We saw a split in voting along political lines at the July meeting, with Trump appointees Waller and Bowman dissenting in favour of a 25bp cut. With Stephen Miran, another Trump appointee, voting this time, there is a perceived risk we could see the three members dissent in favour of a supersized cut if the rest of the committee opts for 25bp.
It’s pure speculation, but even if the Fed’s forecasts and commentary are less dovish than market pricing, a bloc of members voting along political lines could easily override the messaging. That may weigh on the USD and back end of the Treasury curve, fuelling concerns that policy will be set for reasons other than economics moving forward. But if those dissents don’t materialise, a relief rally in U.S. assets hit hard by Fed independence concerns could be epic!
Unless we see a 50bp move, the vote—rather than the dot plot or Powell’s press conference—may prove the key piece of information to trade off.
Don’t Dismiss Aussie Jobs Impact
After the Fed, attention among AUD/USD traders will quickly turn to the August jobs report. Labour force surveys often pass without fuss, but with the RBA’s inflation forecasts underpinned by unemployment not exceeding 4.3% through 2027, the bar is low for more cuts should labour market conditions deteriorate. If unemployment were to rise, it would risk inflation undershooting. The opposite would apply if unemployment fell.
Source: Bloomberg
On the back of stronger household consumption and sticky price pressures, swaps traders have pared expectations for how much easing the RBA will deliver this cycle. A 25bp cut in November is still highly favoured at 88%, with a full move priced by December. An additional cut beyond that is not yet deemed a lock. That’s why, outside of quarterly CPI prints, labour market releases are now arguably the most important domestic reports.
Source: Trading View
In August, employment is forecast to rise by 22,000, leaving the unemployment rate at 4.2% on unchanged participation at 67.0%. After a solid run for the Aussie against the dollar and crosses, directional risks now appear skewed towards a weaker outcome, sparking a larger market move.

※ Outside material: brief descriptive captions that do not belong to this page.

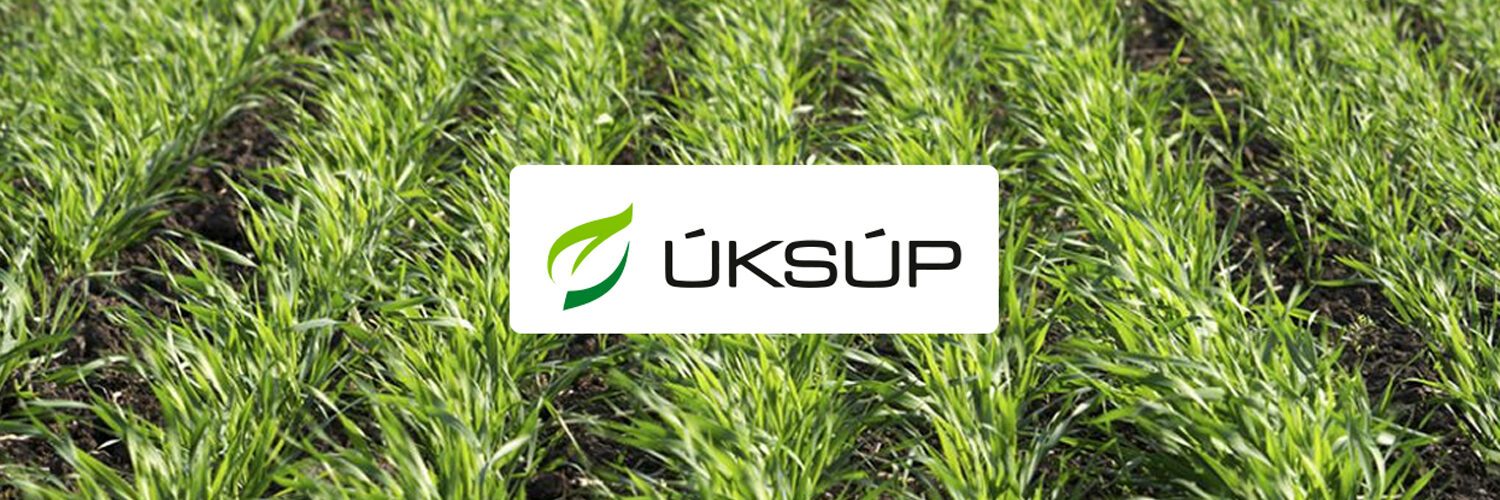 psenica ozimna azoter uksup 1 1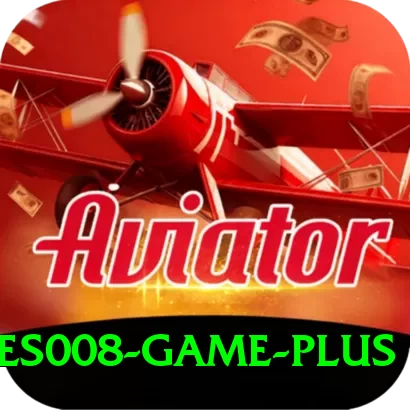 Yes008 Game Royal v4.5.9 - 2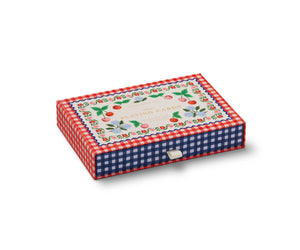 Rifle Paper Co Picnic Playing Card Set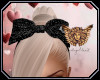 [ang]Valentine Head Bow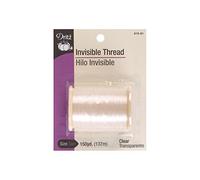 Dritz 615-61 hilo invisible, 150 yardas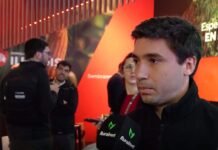 Semillas ILLINOIS presentó su portfolio de híbridos de maíz en el Congreso Aapresid 2026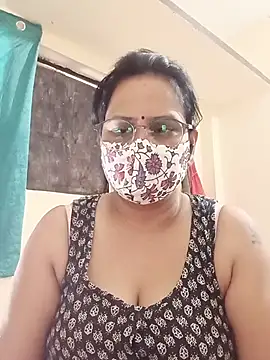 Your-vipasha online show from 07/04/26, 06:41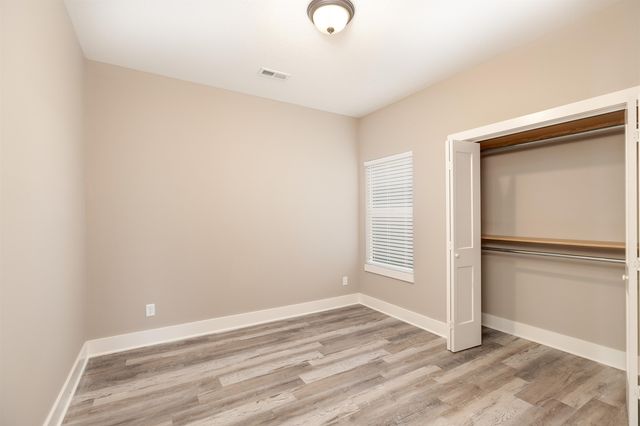 4519-4521 N Sandplum St, Wichita, KS 67205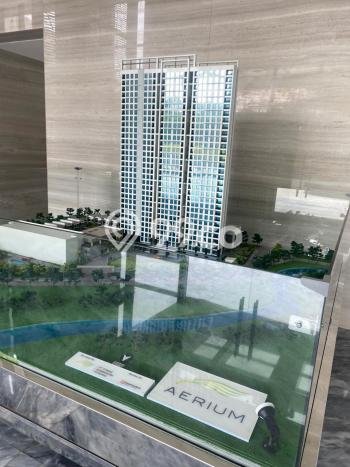 Siap Huni Apartemen Luxury di Permata Buana 3 Kamar & 3 Kamar Mandi Siap Huni Apartemen Luxury di Permata Buana 3 Kamar & 3 Kamar Mandi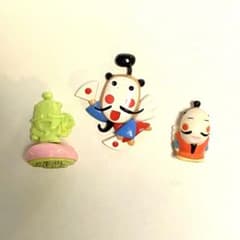 m60734698533_1.jpg?1728459702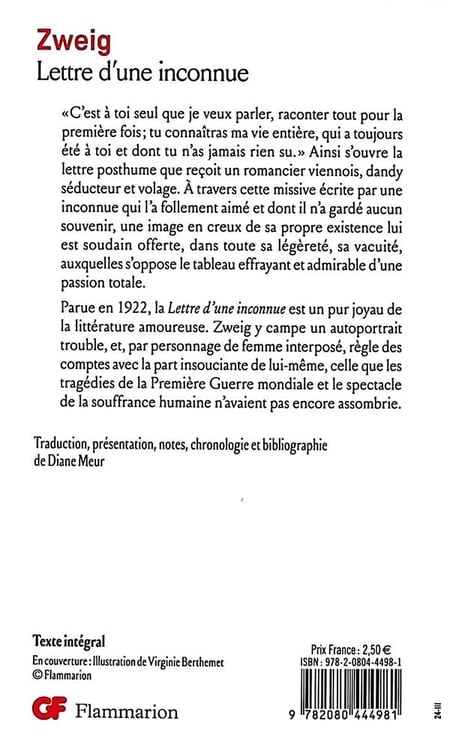 media/pim/TITELIVE/15_9782080444981_4_75.jpg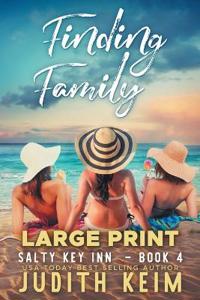 Finding Family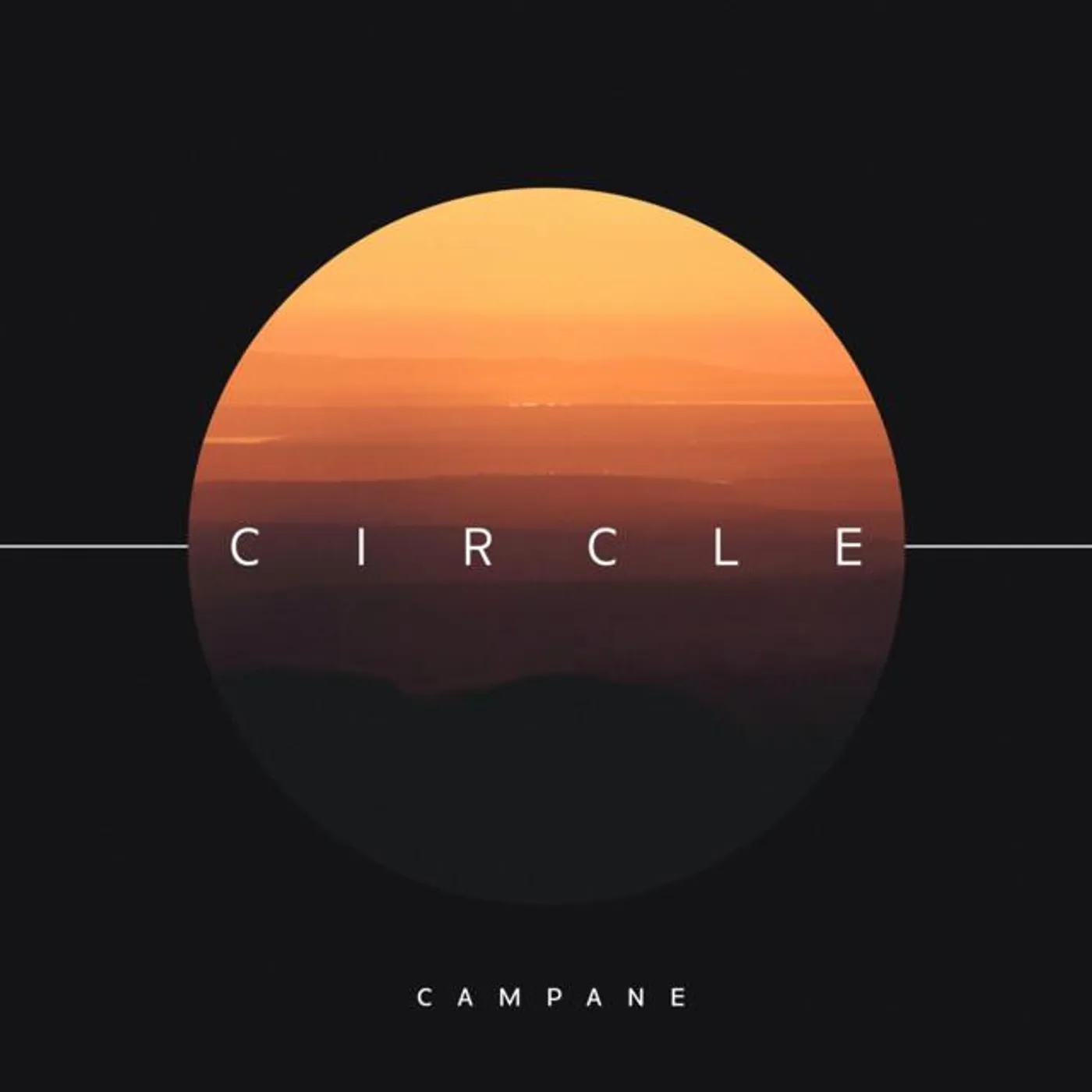 Campane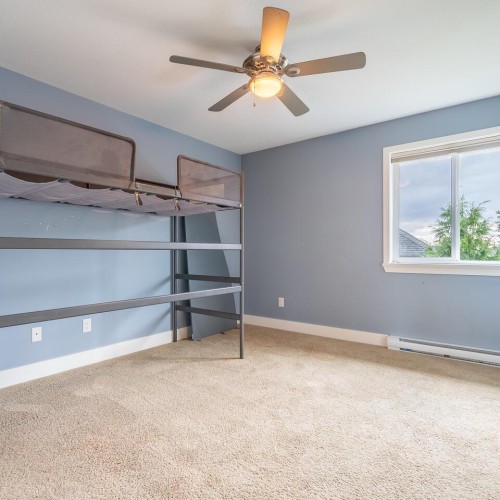 Photo 25 at 7758 169a Street, Fleetwood Tynehead, Surrey Photo 25 at 7758 169a Street, Fleetwood Tynehead, Surrey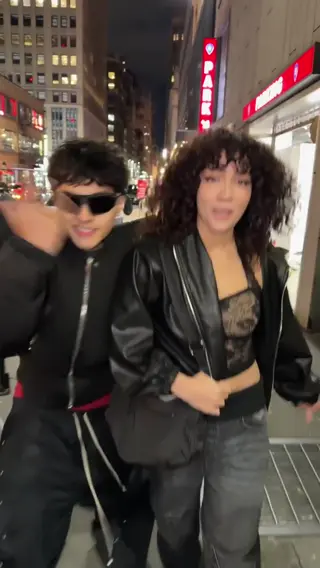 cinnabrit leaked video, frame 5
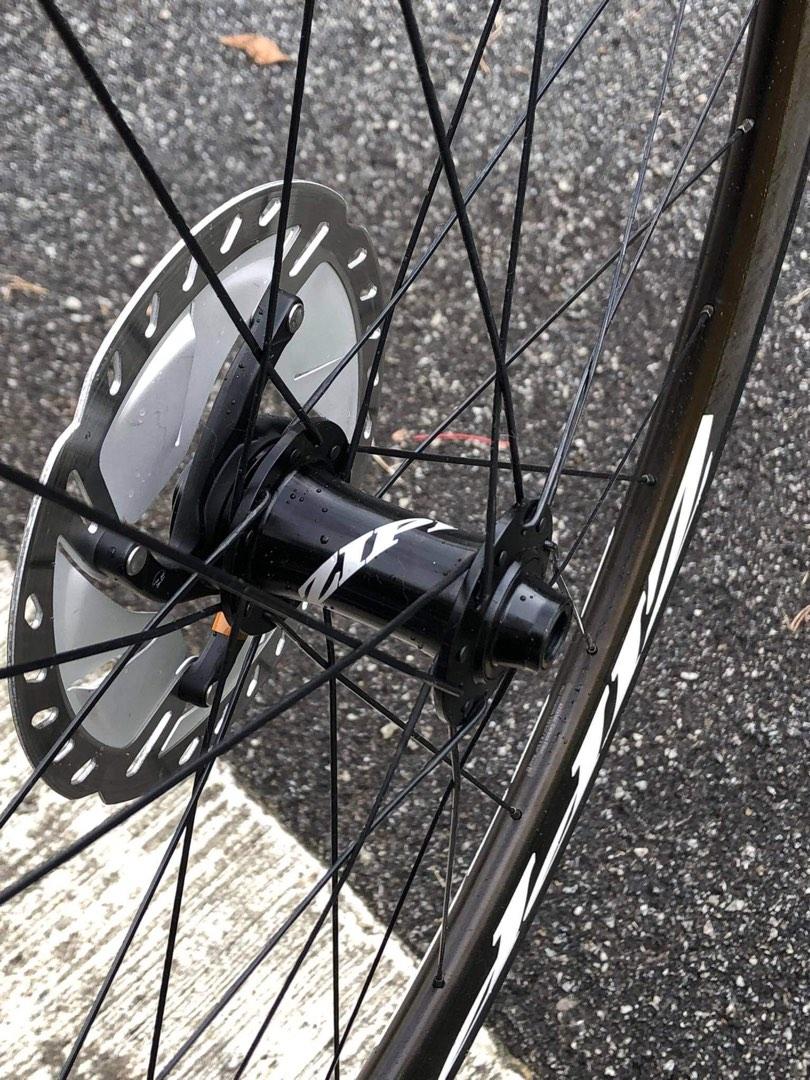 Zipp 302 db carbon clincher wheelset store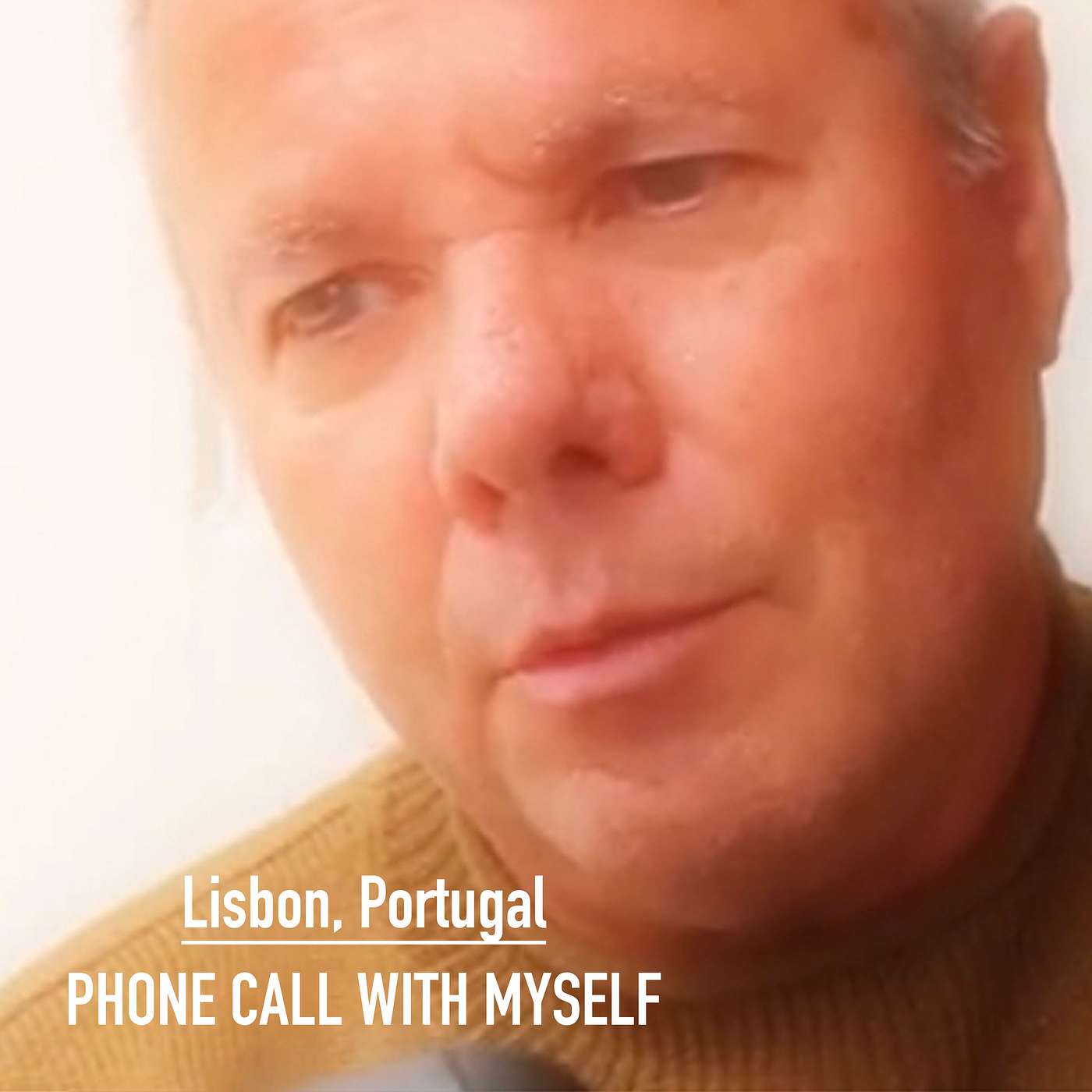 S2:Ep2 - Lisbon, Portugal in February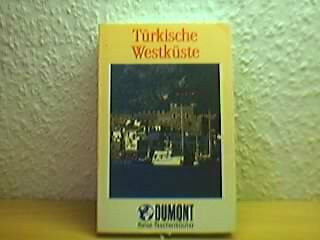 Türkische Westküste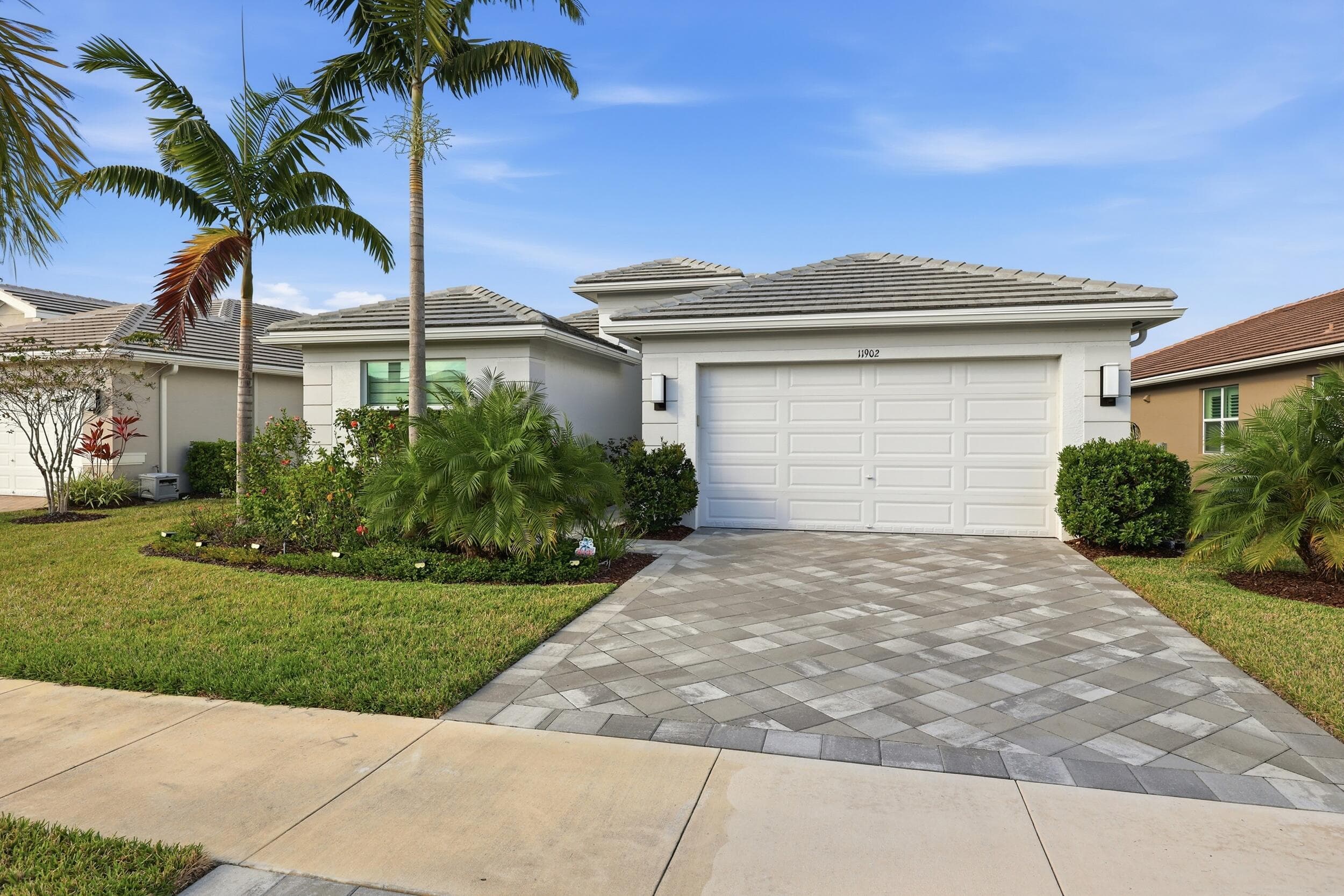 11902 SW Coral Cove Parkway, Port St. Lucie, FL 34987 — photo 1 of 30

AUD/USD Calm Before Calamity
Source: TradingView
Looking at AUD/USD on the hourly chart, many of the clean lines will likely be destroyed around the Fed decision. For now, the pair remains in an uptrend, though bullish momentum is waning with RSI (14) and MACD both rolling over. On the downside, .6675, .6653, .6635, .6620, .6596 and .6582 are minor levels to watch, with more significant support at .6550, .6465 and .6419. On the topside, a break of .6690 would bring .6700, .6750 and .6800 into play.
A breach of the latter could see bulls eye a return to the September 2024 swing high of .6944.